Emergency planning like the county response and coordination over the last year with Covid19.
Cumbria wide Health and Wellbeing linked to the 2 health trusts that serve the North and the south of Cumbria.
As a few services delivered county wide currently.
Then we have things like school buildings the fire stations etc all county wide owned buildings that are paid for and maintained from a Cumbria wide budget.
From May 2023 the above will be split and delivered as 2 separate services by 2 separate councils meaning no more Cumbria wide education service with county wide resources.
No more Cumbria wide library services with the shared Cumbria wide resources.
The health trusts with have to deal with 2 spectate councils each with its own health and wellbeing policy and agenda.
County wide strategic planning and vision will be gone and become the role of the 2 separate councils.
Needless to say the person was shocked and had no idea of the wider impacts that would impact their daily lives and that of their family.
They thought all it would mean is the district council that collects their bins would be merged with 2 others and mean they did not have to pay as much Council tax.
In reality the 2 unitary system will mean councils become cash and resource restricted with the loss of county wide funds and resources to share across Cumbria.
Areas of deprecation that could be supported with county wide resources and funding will now have a smaller pot of cash and resources to deliver on.
The same costs that were there for school’s, library services still will be there the bins still need emptied the streetlights maintained all that now falls on the 2 unitary and the costs onto a smaller number of people to pay rather than county wide share funding and resources.

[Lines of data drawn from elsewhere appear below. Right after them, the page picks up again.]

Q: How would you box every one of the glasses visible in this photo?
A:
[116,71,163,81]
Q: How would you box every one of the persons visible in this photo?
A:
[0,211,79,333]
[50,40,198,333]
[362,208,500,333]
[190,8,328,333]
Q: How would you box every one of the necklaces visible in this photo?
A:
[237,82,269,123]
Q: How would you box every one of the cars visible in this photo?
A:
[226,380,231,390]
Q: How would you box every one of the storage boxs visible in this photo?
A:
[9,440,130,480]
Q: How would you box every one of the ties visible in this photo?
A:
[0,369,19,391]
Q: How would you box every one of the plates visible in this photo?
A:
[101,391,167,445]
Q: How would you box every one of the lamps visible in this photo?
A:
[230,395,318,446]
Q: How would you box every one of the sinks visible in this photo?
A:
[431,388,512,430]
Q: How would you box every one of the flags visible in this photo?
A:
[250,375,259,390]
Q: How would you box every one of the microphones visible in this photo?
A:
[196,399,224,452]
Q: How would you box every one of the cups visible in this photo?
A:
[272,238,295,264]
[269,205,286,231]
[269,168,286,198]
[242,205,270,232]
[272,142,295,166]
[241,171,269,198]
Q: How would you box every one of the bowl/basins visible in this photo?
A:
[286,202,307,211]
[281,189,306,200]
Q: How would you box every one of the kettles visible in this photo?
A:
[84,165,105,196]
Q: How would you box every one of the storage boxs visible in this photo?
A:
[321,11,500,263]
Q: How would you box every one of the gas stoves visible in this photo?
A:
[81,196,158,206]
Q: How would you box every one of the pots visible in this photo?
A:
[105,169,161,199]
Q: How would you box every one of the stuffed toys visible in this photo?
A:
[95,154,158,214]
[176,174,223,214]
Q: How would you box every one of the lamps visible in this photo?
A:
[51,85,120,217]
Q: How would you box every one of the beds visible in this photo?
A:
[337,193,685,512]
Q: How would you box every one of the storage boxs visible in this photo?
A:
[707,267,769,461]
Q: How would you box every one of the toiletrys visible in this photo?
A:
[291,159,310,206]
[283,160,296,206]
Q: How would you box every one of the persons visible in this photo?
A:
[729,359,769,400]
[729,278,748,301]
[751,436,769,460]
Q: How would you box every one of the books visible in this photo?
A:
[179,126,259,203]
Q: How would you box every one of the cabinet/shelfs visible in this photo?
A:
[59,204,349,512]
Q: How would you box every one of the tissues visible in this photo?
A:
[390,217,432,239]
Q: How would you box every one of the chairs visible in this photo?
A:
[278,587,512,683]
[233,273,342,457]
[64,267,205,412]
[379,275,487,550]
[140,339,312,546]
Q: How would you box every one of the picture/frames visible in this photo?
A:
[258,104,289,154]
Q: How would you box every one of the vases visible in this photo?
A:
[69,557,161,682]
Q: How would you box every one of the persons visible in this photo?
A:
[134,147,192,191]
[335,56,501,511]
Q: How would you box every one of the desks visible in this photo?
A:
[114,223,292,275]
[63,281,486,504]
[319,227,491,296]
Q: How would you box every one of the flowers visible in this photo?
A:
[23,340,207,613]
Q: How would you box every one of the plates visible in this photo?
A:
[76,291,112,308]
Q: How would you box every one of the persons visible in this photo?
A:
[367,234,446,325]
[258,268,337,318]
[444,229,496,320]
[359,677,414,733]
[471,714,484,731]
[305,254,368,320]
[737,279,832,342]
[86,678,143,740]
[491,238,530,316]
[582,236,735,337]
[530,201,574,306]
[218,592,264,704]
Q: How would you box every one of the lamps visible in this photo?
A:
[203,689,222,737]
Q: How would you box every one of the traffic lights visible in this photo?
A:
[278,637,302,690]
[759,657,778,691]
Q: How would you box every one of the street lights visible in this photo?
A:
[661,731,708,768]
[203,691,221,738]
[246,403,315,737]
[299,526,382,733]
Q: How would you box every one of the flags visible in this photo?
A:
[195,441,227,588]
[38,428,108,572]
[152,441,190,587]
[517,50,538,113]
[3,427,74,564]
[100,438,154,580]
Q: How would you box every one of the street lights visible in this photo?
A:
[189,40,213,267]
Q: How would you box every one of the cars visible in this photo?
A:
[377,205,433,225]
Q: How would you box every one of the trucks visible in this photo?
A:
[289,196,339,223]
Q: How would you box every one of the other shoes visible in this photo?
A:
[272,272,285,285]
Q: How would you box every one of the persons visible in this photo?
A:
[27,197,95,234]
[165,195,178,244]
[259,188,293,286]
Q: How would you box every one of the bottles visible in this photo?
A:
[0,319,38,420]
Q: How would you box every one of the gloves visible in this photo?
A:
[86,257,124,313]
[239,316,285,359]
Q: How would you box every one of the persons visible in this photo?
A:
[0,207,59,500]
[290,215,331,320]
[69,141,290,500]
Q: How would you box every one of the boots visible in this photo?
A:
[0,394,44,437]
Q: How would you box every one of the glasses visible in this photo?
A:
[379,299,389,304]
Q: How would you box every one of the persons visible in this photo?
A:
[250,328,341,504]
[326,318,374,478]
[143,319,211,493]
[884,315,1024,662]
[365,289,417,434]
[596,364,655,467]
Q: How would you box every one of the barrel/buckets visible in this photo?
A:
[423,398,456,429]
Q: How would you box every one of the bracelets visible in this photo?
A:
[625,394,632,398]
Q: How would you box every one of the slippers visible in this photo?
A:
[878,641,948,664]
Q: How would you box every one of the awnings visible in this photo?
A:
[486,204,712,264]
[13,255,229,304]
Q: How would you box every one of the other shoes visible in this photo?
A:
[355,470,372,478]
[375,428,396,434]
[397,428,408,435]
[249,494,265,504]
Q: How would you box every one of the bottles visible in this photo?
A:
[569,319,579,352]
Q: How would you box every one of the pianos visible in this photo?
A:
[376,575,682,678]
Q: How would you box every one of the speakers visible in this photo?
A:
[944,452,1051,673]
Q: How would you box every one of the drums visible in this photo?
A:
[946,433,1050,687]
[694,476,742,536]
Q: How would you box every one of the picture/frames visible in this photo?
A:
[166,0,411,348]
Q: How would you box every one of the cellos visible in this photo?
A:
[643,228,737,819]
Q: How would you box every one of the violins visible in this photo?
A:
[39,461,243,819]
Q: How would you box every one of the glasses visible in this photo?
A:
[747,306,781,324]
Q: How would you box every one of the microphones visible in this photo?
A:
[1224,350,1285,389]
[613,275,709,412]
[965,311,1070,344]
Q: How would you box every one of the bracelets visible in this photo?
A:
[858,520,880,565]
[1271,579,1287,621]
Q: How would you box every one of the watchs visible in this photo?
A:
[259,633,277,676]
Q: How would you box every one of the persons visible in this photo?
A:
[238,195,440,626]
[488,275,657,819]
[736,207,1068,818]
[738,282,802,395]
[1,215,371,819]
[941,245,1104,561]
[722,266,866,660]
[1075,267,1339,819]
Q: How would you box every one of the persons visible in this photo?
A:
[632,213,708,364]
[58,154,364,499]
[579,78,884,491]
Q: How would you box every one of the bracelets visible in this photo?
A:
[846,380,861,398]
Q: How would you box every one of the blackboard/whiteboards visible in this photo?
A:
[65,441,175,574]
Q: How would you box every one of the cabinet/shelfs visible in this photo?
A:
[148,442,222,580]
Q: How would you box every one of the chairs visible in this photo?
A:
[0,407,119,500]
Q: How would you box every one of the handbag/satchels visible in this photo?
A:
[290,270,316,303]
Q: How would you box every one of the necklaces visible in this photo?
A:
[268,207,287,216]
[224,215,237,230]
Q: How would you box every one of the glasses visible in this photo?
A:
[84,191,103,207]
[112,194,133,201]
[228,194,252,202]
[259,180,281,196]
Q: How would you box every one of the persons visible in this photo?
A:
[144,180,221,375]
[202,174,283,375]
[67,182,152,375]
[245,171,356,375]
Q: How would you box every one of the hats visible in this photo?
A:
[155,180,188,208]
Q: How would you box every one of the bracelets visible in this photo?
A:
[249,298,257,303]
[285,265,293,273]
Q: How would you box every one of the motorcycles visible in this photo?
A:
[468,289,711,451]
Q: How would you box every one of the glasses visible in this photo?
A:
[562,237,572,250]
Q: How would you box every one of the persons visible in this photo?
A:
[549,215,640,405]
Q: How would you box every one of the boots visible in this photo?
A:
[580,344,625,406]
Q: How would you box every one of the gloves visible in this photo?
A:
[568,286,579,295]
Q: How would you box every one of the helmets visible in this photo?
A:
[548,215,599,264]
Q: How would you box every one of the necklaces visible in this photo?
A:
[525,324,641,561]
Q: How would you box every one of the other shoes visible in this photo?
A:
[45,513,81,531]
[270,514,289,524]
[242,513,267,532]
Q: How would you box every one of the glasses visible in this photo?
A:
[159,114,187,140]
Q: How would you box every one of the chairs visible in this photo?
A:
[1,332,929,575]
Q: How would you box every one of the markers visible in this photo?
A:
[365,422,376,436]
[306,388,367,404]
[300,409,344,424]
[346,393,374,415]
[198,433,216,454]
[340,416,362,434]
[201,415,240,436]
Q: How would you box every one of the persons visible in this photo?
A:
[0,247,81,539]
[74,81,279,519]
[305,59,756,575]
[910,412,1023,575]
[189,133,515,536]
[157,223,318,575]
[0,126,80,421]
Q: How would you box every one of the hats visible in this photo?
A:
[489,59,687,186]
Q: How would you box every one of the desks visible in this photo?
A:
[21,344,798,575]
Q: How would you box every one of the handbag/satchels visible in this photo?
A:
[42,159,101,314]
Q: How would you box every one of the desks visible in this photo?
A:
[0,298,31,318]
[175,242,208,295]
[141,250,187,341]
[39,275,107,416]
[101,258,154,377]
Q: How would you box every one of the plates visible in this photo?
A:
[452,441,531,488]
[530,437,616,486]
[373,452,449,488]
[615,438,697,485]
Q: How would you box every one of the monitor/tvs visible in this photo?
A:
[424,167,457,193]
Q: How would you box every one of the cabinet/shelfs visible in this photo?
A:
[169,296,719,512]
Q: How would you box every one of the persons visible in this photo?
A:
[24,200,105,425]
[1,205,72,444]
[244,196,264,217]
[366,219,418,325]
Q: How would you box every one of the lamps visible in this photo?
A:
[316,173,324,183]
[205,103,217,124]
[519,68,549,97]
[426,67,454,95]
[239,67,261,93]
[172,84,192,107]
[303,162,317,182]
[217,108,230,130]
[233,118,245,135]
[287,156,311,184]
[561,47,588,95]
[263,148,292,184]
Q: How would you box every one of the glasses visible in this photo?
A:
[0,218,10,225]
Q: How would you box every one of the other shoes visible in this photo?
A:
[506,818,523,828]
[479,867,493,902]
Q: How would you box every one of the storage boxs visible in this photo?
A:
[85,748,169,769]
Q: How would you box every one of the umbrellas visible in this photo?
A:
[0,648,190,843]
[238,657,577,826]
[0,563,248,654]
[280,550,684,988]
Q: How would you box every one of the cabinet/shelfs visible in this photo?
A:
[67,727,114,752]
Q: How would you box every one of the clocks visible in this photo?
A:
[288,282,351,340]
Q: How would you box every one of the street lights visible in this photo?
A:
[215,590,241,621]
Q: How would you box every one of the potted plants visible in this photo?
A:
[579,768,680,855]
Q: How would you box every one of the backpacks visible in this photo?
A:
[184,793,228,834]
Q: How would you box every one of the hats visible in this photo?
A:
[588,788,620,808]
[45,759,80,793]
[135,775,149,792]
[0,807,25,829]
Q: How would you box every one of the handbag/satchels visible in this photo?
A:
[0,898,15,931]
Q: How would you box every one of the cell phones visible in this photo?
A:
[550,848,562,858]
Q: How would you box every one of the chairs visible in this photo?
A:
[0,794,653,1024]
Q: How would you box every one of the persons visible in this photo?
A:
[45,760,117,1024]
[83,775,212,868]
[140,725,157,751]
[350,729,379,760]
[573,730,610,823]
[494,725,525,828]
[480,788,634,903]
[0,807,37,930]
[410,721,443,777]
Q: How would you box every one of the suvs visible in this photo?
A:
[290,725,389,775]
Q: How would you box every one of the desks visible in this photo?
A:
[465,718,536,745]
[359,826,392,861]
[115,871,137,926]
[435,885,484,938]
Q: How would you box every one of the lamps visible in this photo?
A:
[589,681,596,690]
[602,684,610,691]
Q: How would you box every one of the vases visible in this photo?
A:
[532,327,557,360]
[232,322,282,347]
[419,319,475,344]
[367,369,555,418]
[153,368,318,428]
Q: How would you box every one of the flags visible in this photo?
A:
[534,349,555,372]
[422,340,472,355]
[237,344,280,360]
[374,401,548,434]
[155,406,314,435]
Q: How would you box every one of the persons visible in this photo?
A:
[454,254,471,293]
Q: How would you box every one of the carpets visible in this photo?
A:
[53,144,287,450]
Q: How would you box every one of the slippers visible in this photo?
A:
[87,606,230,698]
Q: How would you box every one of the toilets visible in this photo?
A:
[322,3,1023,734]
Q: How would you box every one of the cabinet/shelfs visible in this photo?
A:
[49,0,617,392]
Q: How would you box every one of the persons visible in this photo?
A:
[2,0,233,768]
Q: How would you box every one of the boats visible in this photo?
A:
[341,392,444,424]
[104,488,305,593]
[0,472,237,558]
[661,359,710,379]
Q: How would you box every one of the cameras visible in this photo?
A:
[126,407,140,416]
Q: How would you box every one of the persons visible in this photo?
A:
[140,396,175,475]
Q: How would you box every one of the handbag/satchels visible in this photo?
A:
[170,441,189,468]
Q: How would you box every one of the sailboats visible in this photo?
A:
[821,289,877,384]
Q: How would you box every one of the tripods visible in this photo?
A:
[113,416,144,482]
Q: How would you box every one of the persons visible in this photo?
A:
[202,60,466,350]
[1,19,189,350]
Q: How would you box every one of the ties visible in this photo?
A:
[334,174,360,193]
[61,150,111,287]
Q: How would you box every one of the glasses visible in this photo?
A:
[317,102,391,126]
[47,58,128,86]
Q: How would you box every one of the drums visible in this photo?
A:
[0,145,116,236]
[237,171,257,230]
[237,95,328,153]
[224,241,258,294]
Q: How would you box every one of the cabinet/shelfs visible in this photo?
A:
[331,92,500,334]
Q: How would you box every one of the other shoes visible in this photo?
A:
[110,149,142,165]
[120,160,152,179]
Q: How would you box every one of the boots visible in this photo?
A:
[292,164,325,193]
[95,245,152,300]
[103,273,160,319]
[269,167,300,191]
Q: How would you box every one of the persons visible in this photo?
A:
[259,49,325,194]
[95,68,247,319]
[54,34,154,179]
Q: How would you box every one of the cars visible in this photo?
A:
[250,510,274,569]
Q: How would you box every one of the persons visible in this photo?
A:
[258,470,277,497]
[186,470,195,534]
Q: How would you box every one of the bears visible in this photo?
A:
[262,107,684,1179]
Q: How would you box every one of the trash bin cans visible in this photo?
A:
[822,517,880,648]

District councils on some parts of Cumbria have pushed street lighting onto town and parish councils for example with others owned by county Will unitary see more streetlights pushed down to parish councils for example and the costs ultimately onto local communities to cover or loose services.
I pointed out that I don’t blame anyone in the community for not knowing the implications of the changes as councils across Cumbria have collectively failed to widely engage and push out what it means and to be honest, they don’t even know themselves all the details and impacts.
More so government has failed Cumbria both with the proposal approved for 2 unitary coincide but more so with then inadequate consultation and engagement on the process and for pushing the whole thing through in the middle of a pandemic when everyone should be focused on supporting and delivering for the community to get through the pandemic.
The only winner of this mess will be a small few who are delivering political gains rather than levelling up and delivery of benefits for People and place over power and gains.
The true impact and cost of this will become evident over the next 2 years and will have wide reaching ramifications for Cumbria and its people that will impact our county for decades to come.